Beyond this, it has been an extraordinary year for Speth. He was recently inducted on the board of Tata Sons at a time an ugly war of words is erupting with alarming regularity between two warring camps. JLR has also been going through a geopolitical rollercoaster side thanks to the growing anxiety on Brexit.

A Britain breakaway from the European Union (EU) was something that Speth was definitely not looking forward to as the fallout could have been catastrophic from the viewpoint of costs. What he feared has finally happened and while alarm bells are not ringing yet, he sounded a word of caution at the LA Auto Show. “It is important that we get tax-free, duty-free, fair and free trade,” said Speth. “We have to buy a lot of parts from Europe, where the weak currency is hitting us. We have to see how this complete system will change and what kind of regulations are going to come.”

Nissan fiasco

He also refused to comment on reports of the UK government’s assurances to Nissan, which have prompted the automaker to continue with its product plans in the UK. It is not clear what transpired in these talks but there was no way Nissan would have continued to invest unless there was some guarantee of British free trade continuing with the EU.
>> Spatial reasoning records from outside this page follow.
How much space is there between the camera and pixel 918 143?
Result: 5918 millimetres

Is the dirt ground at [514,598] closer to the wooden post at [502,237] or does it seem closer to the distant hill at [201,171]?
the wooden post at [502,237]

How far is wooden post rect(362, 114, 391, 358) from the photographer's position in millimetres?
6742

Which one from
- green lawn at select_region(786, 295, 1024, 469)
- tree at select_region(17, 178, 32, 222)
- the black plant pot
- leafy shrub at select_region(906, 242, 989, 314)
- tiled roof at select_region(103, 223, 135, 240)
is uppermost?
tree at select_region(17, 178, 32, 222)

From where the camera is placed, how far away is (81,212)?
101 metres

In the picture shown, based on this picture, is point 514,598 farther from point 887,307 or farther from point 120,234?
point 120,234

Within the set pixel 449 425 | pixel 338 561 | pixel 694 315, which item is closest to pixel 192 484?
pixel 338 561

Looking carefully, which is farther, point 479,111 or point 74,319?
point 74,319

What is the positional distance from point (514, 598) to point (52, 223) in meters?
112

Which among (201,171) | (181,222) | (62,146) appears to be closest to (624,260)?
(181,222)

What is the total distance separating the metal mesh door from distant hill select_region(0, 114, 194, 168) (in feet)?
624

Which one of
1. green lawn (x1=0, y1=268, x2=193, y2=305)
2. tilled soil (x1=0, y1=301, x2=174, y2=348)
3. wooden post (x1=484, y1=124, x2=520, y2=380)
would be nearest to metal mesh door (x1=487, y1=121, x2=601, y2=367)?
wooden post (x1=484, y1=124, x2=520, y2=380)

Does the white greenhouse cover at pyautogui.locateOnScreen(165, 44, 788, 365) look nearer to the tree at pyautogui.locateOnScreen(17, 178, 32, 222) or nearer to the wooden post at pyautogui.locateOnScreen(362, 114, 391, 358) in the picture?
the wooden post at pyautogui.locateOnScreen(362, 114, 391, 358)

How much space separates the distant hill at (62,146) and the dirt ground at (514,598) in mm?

“We don’t know what they have done for Nissan and I am not interested. The UK government knows that JLR is a significant contributor in the overall society,” said Speth. The Tata Motors-owned British brand duo is the largest carmaker in Britain and there will be no way the government will attempt to upset the applecart.

“It is important that we have free trade, free tariffs and all access to skills with EU countries,” added Speth. Even prior to the dramatic verdict of June, JLR had announced that it was setting up a plant in Slovakia, Central Europe, with a clear intention to insulate itself from any crisis arising from a possible Brexit. The ground breaking ceremony was carried out in September and it will be a good two years before the plant is commissioned.

In the interim, there is no telling what could happen within the EU with elections due in Austria, Germany and France. The threat of right-wing governments coming to power in some of these countries could again lead to Brexit-like situations affecting the very core of the EU’s creation.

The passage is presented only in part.